Check each statement against the Murciélago listing and answer yes or no, quoting the words that decide it. 1. Yen Press is the English publisher of Murciélago in North America. 2. Shin Arakawa illustrates Murciélago Byproduct Araña. 3. Murciélago Byproduct Araña runs in the magazine Young Gangan.
— begin Document section —
- First tankōbon volume cover, featuring Kuroko Koumori

ムルシエラゴ (Murushierago)
- Genre: Action; Yuri;
- Written by: Yoshimurakana
- Published by: Square Enix
- English publisher: NA: Yen Press;
- Imprint: Young Gangan Comics
- Magazine: Young Gangan
- Original run: August 16, 2013 – present
- Volumes: 29

Murciélago Byproduct Araña
- Written by: Yoshimurakana
- Illustrated by: Shin Arakawa
- Published by: Square Enix
- Imprint: Young Gangan Comics
- Magazine: Manga Up!
— end Document section —
— begin Supplied information —
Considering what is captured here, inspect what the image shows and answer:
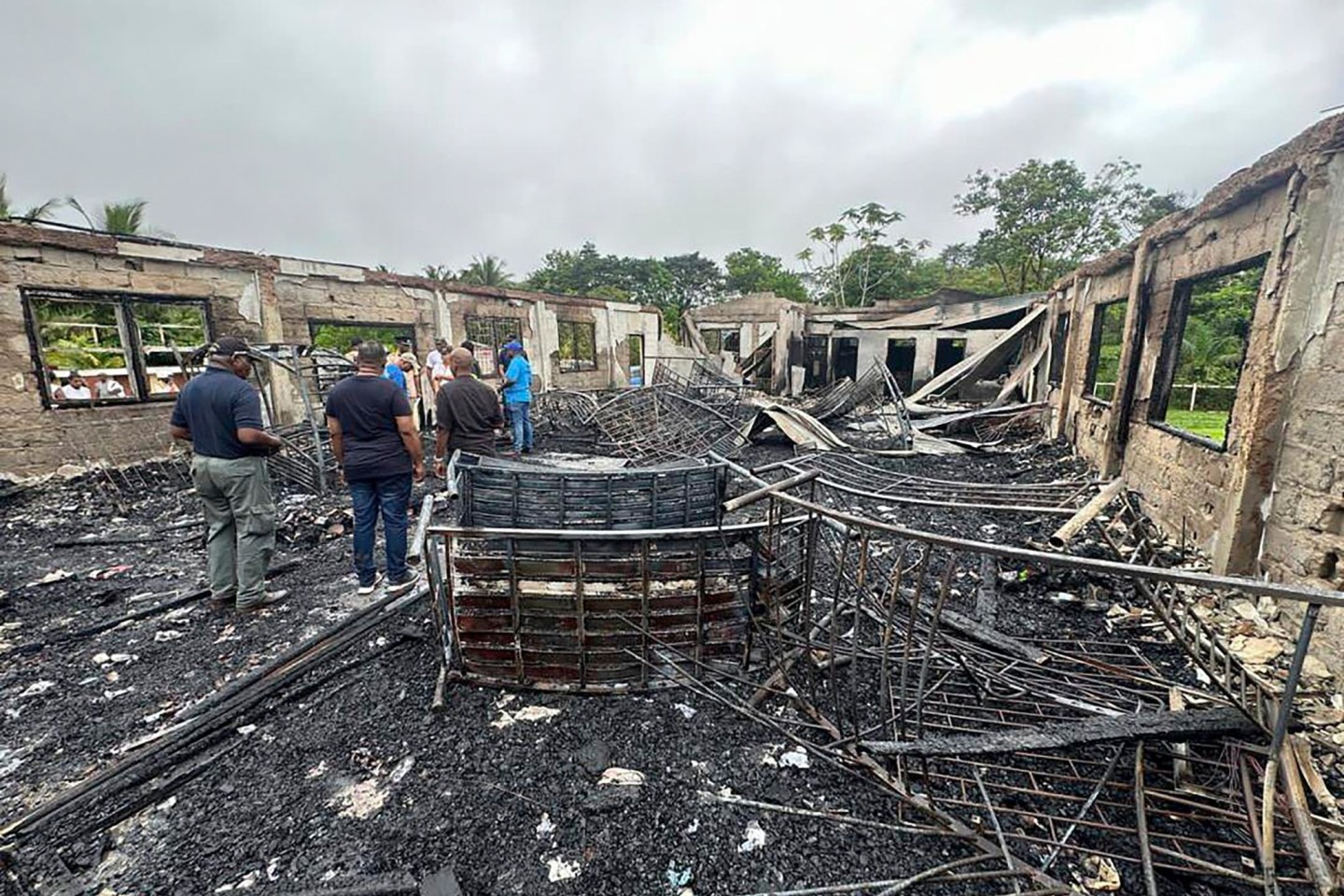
— end Supplied information —
### Problem solution
1. Yes: "English publisher: NA: Yen Press;"
2. Yes: "Illustrated by: Shin Arakawa"
3. No: "Magazine: Manga Up!"